### Video Transcript

Find 𝑑𝑦 𝑑𝑥, given that 𝑦
equals the natural logarithm of four 𝑥 plus five to the power of seven.

So the first thing that we’re
looking to do when we differentiate our function is actually rewrite it in another
way. And we can do that because of one
of the log laws. And that law states that if we’ve
got log to the base 𝑏 of 𝑥 to the power of 𝑛, then this can be rewritten as 𝑛
log to base 𝑏 of 𝑥. So when we rewrite our function, we
actually get 𝑦 is equal to seven ln four 𝑥 plus five.

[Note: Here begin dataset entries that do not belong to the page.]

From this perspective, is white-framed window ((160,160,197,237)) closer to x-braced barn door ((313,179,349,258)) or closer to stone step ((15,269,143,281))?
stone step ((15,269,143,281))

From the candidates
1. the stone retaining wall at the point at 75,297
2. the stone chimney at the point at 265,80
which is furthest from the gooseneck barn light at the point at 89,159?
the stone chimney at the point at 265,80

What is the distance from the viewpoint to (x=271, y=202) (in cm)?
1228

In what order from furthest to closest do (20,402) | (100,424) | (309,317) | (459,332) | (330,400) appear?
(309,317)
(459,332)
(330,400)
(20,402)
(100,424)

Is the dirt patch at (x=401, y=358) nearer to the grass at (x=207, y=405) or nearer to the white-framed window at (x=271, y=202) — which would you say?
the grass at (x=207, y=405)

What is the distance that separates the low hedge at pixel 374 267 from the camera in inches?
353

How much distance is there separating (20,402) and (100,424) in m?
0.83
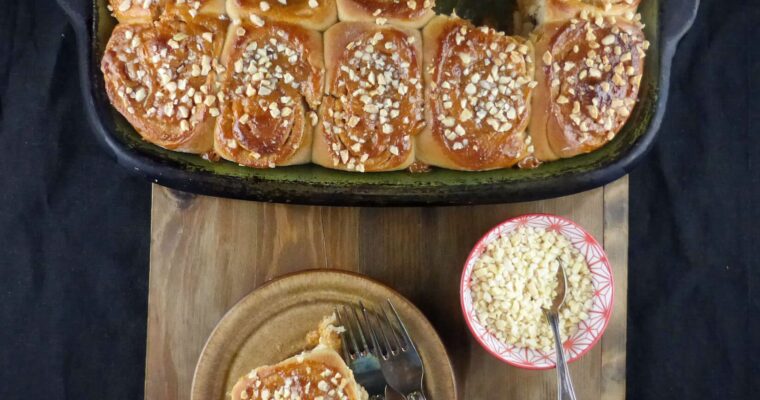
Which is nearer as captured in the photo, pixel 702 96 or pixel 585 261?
pixel 585 261

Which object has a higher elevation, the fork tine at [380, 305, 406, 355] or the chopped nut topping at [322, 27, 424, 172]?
the chopped nut topping at [322, 27, 424, 172]

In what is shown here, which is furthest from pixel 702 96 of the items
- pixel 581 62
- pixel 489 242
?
pixel 489 242

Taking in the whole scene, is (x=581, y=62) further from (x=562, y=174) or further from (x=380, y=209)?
(x=380, y=209)

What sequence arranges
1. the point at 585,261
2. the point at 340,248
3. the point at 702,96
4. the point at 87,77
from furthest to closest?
1. the point at 702,96
2. the point at 340,248
3. the point at 585,261
4. the point at 87,77

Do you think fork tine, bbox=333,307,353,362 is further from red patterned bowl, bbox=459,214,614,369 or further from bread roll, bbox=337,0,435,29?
bread roll, bbox=337,0,435,29

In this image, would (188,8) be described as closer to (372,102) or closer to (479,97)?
(372,102)

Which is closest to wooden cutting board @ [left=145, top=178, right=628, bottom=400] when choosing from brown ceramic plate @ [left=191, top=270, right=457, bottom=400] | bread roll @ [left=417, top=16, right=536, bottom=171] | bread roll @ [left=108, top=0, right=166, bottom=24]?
brown ceramic plate @ [left=191, top=270, right=457, bottom=400]

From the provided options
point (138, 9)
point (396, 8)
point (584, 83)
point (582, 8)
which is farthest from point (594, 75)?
point (138, 9)
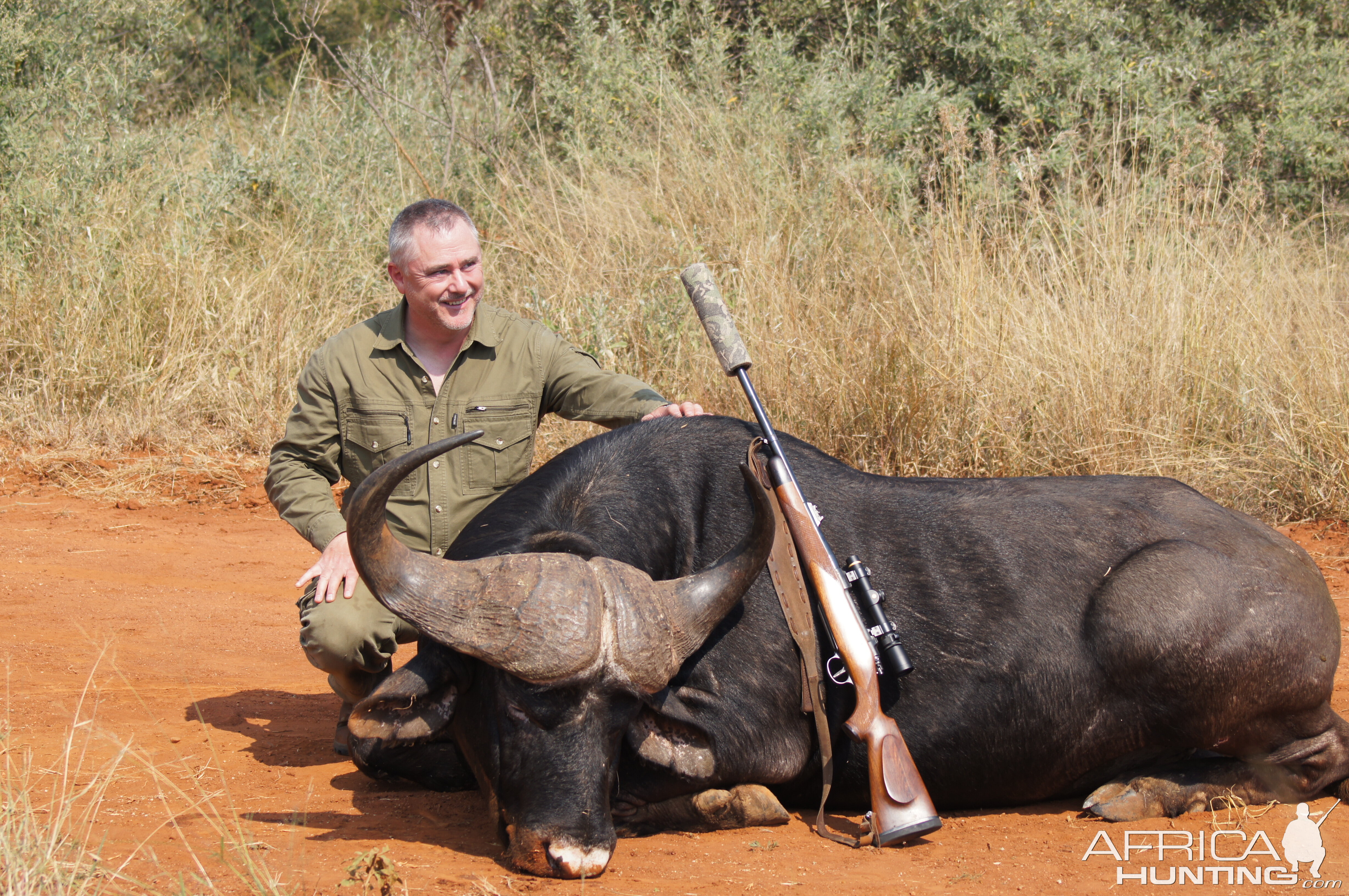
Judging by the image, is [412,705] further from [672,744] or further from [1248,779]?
[1248,779]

So we did that using the log
law.

So now if we’re actually looking to
find 𝑑𝑦 𝑑𝑥, we can say it’s gonna be equal to seven multiplied by 𝑑𝑑𝑥 of ln
four 𝑥 plus five. So what we wanna do now is actually
differentiate our ln four 𝑥 plus five. And the way to do that is actually
by using the chain rule. And the chain rule actually states
that 𝑑𝑦 𝑑𝑥 is equal to 𝑑𝑦 𝑑𝑢 multiplied by 𝑑𝑢 𝑑𝑥. So we can actually adapt this and
use this to solve our problem.

So if we’re looking to
differentiate ln four 𝑥 plus five, we can actually say that 𝑢 is gonna be equal to
four 𝑥 plus five, which is the actual expression inside the parentheses, and 𝑦 is
gonna be equal to ln 𝑢. So first of all, what we’re
actually gonna do is differentiate 𝑢. So it’s 𝑑𝑢 𝑑𝑥, which is just
gonna give us four, because if we differentiate four 𝑥, we get four. And if we differentiate positive
five, it actually just turns to zero. So great! 𝑑𝑢 𝑑𝑥 is equal to four.

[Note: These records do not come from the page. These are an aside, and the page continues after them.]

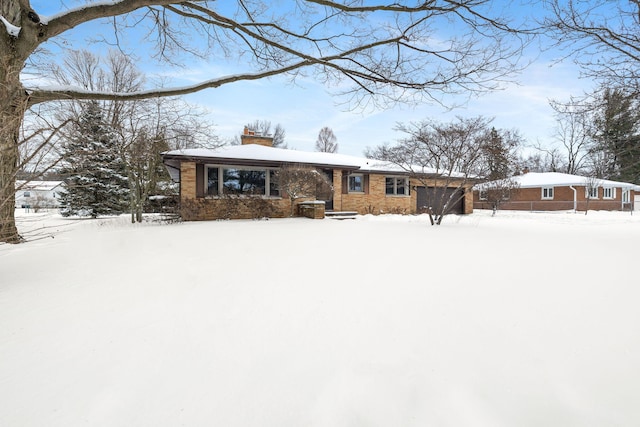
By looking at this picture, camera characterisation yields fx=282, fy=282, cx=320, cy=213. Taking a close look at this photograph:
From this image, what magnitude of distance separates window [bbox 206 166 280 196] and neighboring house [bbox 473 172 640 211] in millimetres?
18490

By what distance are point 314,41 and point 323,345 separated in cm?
773

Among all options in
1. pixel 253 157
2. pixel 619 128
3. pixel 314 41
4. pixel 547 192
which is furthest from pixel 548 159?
pixel 314 41

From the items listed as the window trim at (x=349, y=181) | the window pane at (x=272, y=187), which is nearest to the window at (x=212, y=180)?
the window pane at (x=272, y=187)

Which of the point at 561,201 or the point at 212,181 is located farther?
the point at 561,201

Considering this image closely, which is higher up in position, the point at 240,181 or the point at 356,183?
the point at 356,183

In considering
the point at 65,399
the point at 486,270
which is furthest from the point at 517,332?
the point at 65,399

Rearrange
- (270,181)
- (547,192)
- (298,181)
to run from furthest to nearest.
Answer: (547,192) → (270,181) → (298,181)

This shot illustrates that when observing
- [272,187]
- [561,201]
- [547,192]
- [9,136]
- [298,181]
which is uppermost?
[547,192]

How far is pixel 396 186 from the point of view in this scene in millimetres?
17766

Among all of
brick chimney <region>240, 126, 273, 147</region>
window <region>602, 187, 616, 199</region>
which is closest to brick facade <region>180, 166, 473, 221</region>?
brick chimney <region>240, 126, 273, 147</region>

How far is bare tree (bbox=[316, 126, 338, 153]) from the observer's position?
131 ft

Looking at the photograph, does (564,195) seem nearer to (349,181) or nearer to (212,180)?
(349,181)

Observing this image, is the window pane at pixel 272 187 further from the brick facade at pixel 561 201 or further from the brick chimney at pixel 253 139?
A: the brick facade at pixel 561 201

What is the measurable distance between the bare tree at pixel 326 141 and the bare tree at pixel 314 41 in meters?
32.3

So now we’re gonna find 𝑑𝑦
𝑑𝑢. And to do that, we’re actually
gonna differentiate ln 𝑢. We’re going to get one over 𝑢. And we get that because actually
there’s a general form that tells us that if 𝑦 is equal to ln 𝑥, then 𝑑𝑦 𝑑𝑥 is
equal to one over 𝑥.

Okay, great! So now we’ve actually
differentiated both parts. We can use the chain rule to put it
together. So we’re gonna get that the
differential of ln four 𝑥 plus five is equal to four, because that was 𝑑𝑢 𝑑𝑥
multiplied by one over 𝑢, which is 𝑑𝑦 𝑑𝑢. So now just substitute in our value
for 𝑢, which gives us four over four 𝑥 plus five.

Okay, great! So now we’ve actually
differentiated our ln four 𝑥 plus five. There’s just one more step to do to
actually find our final 𝑑𝑦 𝑑𝑥. So we’re gonna get 𝑑𝑦 𝑑𝑥 is
equal to seven multiplied by four over four 𝑥 plus five. And that’s, as we said before, was
because we actually differentiated ln four 𝑥 plus five. So therefore we can say that, given
that 𝑦 equals ln four 𝑥 plus five to the power of seven, 𝑑𝑦 𝑑𝑥 is equal to 28
over four 𝑥 plus five.

It’s worth mentioning at this point
that we could’ve actually used the formula to help us differentiate ln four 𝑥 plus
five. And that would have been that if it
was in the form 𝑦 equals ln 𝑓 𝑥, then 𝑑𝑦 𝑑𝑥 is equal to the differential of
𝑓 𝑥 over 𝑓 𝑥. However, I just wanted to
demonstrate how the chain rule is used to actually get to this result. And we can actually double-check it
using this, because if we actually look, our function, so our 𝑓 𝑥, was actually
four 𝑥 plus five.

So, therefore, if we differentiate
this, we just get four. So that would have been our
numerator. And then on the denominator, it
just would’ve been the function itself, which was four 𝑥 plus five. And as we can see in the previous
step, just before the final answer, this was in fact the value that we found when we
differentiated ln four 𝑥 plus five using the chain rule.